# Exoplanet Detection Technical Report:

### Objective:

Design a neural network to detect planets passing in front of their stars by analyzing observed brightness. 

#### Answer the question: <br>
Out of all the stars visible in the night sky (thought to be 5,000) how many stars have detectable planets?
<br>

### Data Collection:

The measured levels of light, known as "light curves", used in this project were observed by the Kepler Spacecraft. <br>
Kepler was designed to measure these transit events in an effort to estimate how many earth-like planets there are in the Milky Way.<br>
The data collected by Kepler is a timeseries of the magnitude of light measured from stars taken at about 30 minute intervals. 

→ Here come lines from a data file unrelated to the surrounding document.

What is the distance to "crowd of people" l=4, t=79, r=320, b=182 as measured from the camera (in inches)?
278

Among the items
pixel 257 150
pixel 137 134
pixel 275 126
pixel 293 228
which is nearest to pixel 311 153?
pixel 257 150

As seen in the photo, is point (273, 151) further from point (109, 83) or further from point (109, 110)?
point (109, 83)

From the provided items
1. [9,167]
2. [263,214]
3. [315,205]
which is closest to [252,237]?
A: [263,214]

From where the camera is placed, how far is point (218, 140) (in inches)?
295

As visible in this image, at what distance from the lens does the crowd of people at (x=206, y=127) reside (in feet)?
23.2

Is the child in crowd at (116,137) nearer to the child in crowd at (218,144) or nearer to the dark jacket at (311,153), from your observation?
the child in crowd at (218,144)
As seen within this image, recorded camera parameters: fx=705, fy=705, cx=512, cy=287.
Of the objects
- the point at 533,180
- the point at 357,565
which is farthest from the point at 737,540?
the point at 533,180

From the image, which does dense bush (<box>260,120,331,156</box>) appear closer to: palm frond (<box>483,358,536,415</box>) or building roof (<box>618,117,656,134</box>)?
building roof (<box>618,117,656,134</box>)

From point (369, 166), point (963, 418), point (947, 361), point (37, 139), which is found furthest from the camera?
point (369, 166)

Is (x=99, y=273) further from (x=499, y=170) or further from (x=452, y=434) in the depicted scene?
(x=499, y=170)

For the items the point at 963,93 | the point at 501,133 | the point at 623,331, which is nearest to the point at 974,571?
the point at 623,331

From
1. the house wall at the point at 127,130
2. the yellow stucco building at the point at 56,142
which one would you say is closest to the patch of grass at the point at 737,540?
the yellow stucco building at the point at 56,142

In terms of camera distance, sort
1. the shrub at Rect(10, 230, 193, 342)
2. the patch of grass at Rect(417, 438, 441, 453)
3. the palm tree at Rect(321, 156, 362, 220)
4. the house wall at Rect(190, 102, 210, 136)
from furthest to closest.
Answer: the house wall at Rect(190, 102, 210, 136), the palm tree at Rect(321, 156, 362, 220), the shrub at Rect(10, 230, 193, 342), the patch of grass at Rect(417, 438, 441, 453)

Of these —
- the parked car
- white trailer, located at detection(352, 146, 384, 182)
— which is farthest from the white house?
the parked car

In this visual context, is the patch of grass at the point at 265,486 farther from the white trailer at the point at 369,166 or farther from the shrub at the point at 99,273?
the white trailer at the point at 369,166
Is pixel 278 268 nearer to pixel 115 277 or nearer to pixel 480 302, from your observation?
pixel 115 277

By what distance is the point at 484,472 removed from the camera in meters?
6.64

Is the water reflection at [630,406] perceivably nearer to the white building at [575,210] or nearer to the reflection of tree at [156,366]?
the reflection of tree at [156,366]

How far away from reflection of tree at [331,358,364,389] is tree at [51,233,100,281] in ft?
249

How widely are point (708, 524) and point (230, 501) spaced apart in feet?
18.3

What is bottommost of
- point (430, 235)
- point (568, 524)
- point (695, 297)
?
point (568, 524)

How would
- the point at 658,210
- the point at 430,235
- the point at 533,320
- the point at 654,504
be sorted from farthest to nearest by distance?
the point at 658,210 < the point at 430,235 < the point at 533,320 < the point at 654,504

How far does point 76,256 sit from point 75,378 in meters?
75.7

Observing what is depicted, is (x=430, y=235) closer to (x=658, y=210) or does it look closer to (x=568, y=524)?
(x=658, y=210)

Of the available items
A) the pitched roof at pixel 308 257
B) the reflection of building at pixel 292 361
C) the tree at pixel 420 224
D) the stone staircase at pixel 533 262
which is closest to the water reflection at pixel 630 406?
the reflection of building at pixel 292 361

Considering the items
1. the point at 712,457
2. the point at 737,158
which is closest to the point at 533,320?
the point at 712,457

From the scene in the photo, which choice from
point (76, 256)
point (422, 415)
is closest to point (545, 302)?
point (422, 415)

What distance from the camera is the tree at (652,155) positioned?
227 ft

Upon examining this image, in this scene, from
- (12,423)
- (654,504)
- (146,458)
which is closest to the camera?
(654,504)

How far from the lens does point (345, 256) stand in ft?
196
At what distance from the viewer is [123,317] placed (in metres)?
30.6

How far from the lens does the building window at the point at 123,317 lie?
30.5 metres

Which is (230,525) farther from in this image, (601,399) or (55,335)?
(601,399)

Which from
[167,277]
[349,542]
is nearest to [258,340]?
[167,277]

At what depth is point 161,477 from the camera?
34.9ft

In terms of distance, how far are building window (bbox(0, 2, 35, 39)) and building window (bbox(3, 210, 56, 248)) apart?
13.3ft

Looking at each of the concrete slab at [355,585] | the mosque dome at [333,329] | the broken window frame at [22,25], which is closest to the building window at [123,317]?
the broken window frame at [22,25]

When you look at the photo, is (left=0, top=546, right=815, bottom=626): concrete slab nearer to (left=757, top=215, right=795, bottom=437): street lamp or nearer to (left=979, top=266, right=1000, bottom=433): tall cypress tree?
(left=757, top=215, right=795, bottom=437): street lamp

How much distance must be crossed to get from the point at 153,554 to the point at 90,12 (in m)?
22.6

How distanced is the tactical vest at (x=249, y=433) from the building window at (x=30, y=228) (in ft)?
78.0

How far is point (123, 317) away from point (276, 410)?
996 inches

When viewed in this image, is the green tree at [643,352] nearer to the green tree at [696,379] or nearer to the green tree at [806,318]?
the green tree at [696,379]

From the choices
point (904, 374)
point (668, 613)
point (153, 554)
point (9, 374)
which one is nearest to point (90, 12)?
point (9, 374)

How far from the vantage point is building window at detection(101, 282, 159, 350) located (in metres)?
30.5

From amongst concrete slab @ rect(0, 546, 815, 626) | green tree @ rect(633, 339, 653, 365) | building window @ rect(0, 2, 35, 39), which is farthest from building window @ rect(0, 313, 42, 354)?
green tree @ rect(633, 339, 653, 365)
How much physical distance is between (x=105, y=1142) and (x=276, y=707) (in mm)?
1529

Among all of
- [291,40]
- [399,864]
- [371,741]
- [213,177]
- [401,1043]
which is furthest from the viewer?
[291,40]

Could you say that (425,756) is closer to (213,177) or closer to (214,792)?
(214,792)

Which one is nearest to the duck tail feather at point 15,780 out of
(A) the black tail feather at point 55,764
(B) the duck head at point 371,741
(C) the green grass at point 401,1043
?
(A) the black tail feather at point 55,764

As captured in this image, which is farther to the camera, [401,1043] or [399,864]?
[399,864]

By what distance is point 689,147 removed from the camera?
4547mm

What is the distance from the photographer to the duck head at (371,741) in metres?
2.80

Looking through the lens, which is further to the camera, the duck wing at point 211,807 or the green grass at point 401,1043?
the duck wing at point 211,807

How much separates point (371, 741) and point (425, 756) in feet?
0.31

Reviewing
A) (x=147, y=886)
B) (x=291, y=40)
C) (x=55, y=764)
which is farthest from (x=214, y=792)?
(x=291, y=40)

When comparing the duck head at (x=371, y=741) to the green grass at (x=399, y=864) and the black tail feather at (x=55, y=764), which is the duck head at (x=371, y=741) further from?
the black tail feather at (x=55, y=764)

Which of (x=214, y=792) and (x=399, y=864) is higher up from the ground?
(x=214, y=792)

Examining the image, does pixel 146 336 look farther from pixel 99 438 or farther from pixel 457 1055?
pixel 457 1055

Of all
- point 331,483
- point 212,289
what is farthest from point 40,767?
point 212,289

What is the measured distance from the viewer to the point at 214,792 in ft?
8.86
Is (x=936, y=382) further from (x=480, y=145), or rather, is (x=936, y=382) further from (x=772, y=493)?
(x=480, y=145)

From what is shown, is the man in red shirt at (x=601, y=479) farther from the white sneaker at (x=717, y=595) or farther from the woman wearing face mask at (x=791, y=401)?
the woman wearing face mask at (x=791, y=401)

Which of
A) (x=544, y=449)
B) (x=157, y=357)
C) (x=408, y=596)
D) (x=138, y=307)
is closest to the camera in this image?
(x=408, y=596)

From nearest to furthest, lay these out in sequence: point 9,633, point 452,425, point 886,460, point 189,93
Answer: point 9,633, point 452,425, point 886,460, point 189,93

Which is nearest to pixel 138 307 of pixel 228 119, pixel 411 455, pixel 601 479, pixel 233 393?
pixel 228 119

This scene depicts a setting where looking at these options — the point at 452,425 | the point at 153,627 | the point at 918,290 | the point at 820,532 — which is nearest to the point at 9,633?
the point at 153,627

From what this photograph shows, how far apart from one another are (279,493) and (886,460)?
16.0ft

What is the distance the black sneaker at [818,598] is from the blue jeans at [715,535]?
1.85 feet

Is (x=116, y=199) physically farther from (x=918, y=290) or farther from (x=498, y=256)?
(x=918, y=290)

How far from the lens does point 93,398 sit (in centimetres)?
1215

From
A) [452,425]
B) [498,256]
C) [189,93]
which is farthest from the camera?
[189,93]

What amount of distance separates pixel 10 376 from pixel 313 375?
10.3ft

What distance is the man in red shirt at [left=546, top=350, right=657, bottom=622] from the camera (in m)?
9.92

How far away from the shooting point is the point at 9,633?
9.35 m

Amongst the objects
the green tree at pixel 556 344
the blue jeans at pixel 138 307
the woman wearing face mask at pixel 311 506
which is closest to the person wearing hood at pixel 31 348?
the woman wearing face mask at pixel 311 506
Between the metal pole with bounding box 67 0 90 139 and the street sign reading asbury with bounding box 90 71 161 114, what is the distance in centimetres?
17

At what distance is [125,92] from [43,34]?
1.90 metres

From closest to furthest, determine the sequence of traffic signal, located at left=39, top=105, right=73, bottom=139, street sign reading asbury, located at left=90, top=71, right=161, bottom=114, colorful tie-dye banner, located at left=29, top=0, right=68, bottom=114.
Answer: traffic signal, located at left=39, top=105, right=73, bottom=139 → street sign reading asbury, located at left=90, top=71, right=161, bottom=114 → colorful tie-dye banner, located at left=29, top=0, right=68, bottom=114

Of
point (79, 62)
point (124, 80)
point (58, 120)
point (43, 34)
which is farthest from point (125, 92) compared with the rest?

Transit Detection Method:	
Advantages <br>
> Can be easily applied to many stars compared to other exoplanet detection methods.

Disadvantages <br>
> Only a small fraction of actual planets happen to have an orbital plane that puts them between their star an our observation point.
> This method is known to have a high false positive rate.


Model: <br>
The model chosen for this problem is a one dimensional convolutional neural network. <br>
Convolutional neural networks (CNN's) are often used in image processing and pattern detection problems where the sequence of the input is important. Transit events create sharp dips in the brightness of their stars, this CNN will learn to recognize these types of patterns and classify the star system as containing at least one exoplanet or not.

### Description of data
The data used in this project is from the third campaign of Kepler's first mission.
Each campaign lasted up to 90 days, then the spacecraft performed a rolling maneuver to optimize the alignment of its solar panels.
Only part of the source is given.